# Set problem:
Gather every line in the data below that contains the word "fingers" and copy each one out in full.

Spatial questions based on pictures:
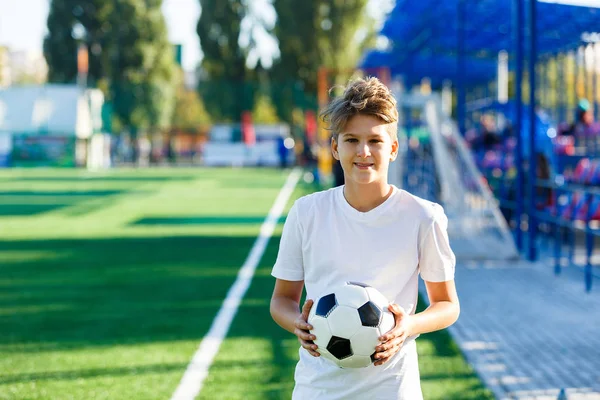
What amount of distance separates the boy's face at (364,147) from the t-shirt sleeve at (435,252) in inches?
9.9

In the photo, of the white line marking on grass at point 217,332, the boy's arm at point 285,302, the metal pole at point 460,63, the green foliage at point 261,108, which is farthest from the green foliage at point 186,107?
the boy's arm at point 285,302

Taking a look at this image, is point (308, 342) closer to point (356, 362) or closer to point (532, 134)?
point (356, 362)

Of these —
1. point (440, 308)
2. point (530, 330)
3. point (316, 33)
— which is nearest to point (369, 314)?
point (440, 308)

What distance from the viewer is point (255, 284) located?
9945mm

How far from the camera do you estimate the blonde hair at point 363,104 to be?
2.85 m

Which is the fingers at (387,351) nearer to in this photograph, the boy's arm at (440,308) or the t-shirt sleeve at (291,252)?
the boy's arm at (440,308)

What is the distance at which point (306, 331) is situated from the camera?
9.41 ft

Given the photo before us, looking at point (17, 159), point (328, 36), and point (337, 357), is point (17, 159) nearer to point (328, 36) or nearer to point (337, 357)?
point (328, 36)

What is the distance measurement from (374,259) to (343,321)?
245mm

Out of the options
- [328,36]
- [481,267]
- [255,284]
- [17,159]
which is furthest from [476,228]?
[328,36]

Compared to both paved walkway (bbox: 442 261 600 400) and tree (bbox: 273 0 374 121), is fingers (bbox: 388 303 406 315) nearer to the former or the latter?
paved walkway (bbox: 442 261 600 400)

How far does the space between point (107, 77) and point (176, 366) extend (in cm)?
5431

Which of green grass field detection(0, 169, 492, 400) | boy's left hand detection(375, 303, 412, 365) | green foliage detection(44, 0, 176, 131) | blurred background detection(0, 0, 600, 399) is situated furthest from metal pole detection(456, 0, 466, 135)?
green foliage detection(44, 0, 176, 131)

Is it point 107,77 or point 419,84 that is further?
point 107,77
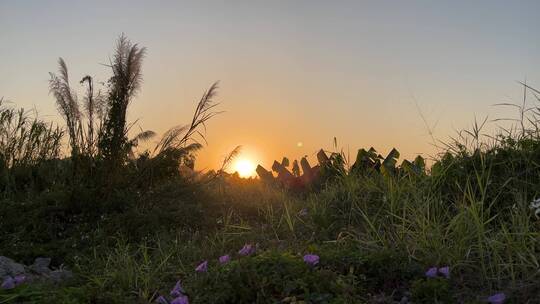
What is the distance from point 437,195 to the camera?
5.21 meters

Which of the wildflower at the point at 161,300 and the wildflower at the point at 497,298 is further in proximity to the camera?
the wildflower at the point at 161,300

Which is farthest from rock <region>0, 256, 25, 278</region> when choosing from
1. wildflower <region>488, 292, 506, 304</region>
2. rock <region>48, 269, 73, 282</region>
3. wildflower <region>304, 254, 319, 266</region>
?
wildflower <region>488, 292, 506, 304</region>

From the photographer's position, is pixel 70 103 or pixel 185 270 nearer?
pixel 185 270

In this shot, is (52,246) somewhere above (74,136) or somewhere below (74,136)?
below

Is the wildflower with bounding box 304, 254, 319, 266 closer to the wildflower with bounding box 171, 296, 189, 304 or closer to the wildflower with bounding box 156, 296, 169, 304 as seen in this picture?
the wildflower with bounding box 171, 296, 189, 304

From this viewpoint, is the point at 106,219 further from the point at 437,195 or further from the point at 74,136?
the point at 437,195

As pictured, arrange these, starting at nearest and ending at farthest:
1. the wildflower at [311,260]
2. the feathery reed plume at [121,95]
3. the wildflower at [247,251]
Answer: the wildflower at [311,260] → the wildflower at [247,251] → the feathery reed plume at [121,95]

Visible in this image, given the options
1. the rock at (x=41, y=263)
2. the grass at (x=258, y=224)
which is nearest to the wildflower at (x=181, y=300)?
the grass at (x=258, y=224)

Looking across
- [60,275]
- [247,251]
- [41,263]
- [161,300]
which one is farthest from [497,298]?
[41,263]

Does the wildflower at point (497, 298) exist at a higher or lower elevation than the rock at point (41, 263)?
lower

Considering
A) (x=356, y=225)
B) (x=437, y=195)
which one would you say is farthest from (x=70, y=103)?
(x=437, y=195)

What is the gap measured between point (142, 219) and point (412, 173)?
2.80 metres

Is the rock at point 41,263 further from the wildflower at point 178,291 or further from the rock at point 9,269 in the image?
the wildflower at point 178,291

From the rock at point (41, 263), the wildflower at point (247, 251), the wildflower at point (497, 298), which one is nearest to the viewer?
the wildflower at point (497, 298)
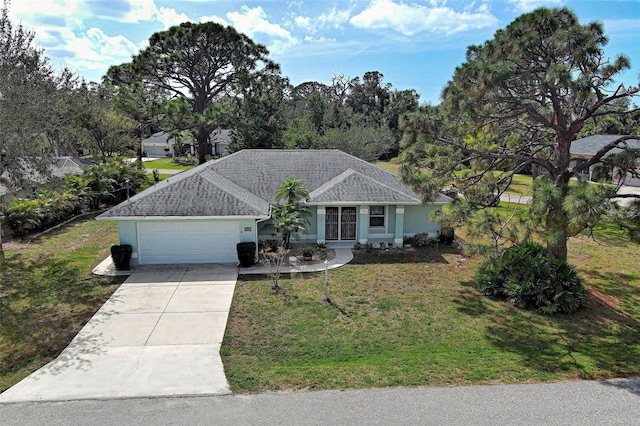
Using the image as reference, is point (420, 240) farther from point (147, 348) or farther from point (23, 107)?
point (23, 107)

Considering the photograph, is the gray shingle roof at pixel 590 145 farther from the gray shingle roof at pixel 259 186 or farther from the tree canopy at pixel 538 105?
the tree canopy at pixel 538 105

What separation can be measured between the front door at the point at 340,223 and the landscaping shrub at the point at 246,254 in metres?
4.05

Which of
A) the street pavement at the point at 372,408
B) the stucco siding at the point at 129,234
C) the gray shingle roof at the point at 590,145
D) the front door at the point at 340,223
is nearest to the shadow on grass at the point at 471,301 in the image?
the street pavement at the point at 372,408

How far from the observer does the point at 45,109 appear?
609 inches

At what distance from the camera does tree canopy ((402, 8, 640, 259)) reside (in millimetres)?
10773

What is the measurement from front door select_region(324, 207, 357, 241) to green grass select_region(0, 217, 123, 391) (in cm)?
852

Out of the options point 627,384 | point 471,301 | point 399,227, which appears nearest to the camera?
point 627,384

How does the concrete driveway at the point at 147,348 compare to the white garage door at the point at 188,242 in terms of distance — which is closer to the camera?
the concrete driveway at the point at 147,348

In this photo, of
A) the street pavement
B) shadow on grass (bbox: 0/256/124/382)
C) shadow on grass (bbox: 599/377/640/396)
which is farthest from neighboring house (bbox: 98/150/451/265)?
the street pavement

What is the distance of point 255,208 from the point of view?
16750 millimetres

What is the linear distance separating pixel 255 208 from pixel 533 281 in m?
9.91

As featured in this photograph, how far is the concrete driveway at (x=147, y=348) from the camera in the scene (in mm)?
8594

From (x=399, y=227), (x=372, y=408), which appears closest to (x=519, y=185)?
(x=399, y=227)

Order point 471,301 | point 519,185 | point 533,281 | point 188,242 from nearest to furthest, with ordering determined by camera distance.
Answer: point 533,281
point 471,301
point 188,242
point 519,185
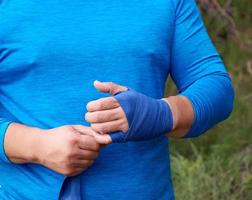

# Full solution:
Which is the fingers at (387,351) nearer to in this photograph, the boy's arm at (440,308) or the t-shirt sleeve at (291,252)?
Compared to both paved walkway (bbox: 442 261 600 400) and tree (bbox: 273 0 374 121), is fingers (bbox: 388 303 406 315) nearer to the former or the latter?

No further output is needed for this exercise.